Isu hoax yang beredar melalui internet semakin marak menjadi sorotan beberapa tahun belakangan ini. Para netizen sangat gemar berbagi berita tanpa mau repot memeriksa kebenaran berita yang didapatkan melalui internet sebelum menyebarkannya, terutama yang bersumber dari broadcast teks atau gambar di media sosial.
Padahal, ada sanksi yang berat jika terbukti bersalah menyebarkan hoax berdasarkan UU No. 19 Tahun 2016 tentang Perubahan Atas UU No. 11 Tahun 2008 tentang Informasi dan Transaksi Elektronik (ITE). Lalu apa sebenarnya hoax yang dapat diancam pidana oleh UU ITE dan bagaimana menghindari sanksi hukumnya?
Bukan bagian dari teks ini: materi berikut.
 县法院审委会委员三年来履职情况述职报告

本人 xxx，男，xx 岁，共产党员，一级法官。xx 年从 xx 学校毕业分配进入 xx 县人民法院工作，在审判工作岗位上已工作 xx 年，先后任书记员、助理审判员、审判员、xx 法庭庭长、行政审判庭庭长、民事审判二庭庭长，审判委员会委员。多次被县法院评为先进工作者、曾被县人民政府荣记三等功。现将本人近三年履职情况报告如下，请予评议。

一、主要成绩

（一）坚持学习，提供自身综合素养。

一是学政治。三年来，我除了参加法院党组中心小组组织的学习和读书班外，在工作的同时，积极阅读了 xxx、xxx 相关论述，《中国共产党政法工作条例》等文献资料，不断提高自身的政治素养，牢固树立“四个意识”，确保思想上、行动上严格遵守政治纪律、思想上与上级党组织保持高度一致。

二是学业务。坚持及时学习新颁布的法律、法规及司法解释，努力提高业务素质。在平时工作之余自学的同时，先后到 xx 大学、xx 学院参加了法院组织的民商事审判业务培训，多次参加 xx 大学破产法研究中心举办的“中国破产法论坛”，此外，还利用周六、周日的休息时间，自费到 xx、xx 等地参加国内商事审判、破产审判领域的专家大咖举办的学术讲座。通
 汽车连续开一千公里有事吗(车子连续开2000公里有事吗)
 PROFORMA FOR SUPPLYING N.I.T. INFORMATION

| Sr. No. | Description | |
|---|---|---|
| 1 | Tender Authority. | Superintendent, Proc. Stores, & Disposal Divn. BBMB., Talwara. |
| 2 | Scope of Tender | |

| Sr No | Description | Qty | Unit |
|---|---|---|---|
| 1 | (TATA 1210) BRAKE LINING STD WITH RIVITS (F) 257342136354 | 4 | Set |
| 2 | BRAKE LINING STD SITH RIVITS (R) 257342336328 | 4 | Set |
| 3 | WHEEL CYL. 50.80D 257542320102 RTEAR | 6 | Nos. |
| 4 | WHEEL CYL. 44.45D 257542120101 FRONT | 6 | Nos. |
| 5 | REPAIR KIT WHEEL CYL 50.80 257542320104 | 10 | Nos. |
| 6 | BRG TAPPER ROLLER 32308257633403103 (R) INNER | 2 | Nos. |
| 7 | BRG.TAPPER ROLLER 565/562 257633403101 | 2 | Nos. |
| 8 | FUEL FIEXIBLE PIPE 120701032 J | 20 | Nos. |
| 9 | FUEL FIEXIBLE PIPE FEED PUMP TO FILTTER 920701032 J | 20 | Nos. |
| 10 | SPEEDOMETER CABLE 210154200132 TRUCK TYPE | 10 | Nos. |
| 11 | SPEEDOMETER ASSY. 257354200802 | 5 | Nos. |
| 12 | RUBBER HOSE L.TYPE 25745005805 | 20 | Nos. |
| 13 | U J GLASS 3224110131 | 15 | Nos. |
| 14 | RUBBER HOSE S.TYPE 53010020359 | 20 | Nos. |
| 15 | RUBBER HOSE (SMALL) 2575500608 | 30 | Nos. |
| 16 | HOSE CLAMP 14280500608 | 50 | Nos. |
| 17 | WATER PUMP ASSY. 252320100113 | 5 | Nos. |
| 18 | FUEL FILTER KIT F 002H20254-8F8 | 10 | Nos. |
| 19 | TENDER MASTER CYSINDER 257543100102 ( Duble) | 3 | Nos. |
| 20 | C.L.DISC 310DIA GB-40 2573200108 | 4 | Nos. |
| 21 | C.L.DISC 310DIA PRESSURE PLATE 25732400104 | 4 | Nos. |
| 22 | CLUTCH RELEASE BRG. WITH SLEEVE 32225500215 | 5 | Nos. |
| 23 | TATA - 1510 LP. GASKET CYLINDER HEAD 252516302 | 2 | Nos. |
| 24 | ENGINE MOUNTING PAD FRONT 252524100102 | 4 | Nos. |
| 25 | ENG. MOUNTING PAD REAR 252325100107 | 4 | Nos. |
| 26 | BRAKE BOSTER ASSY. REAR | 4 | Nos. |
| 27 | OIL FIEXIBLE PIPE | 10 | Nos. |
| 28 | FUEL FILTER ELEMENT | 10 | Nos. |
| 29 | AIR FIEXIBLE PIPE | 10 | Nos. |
Kepala Sub-Direktorat Penyidikan dan Penindakan pada Direktorat Keamanan Informasi Kemenkominfo, Teguh Afriyadi, mengatakan bahwa hoax adalah istilah umum di masyarakat untuk konten berisi kebohongan yang dalam hal ini disebarkan melalui jaringan teknologi informasi dan komunikasi. Menurut UU ITE sendiri ada 3 jenis konten hoax yang dapat dipidana sebagai konten ilegal.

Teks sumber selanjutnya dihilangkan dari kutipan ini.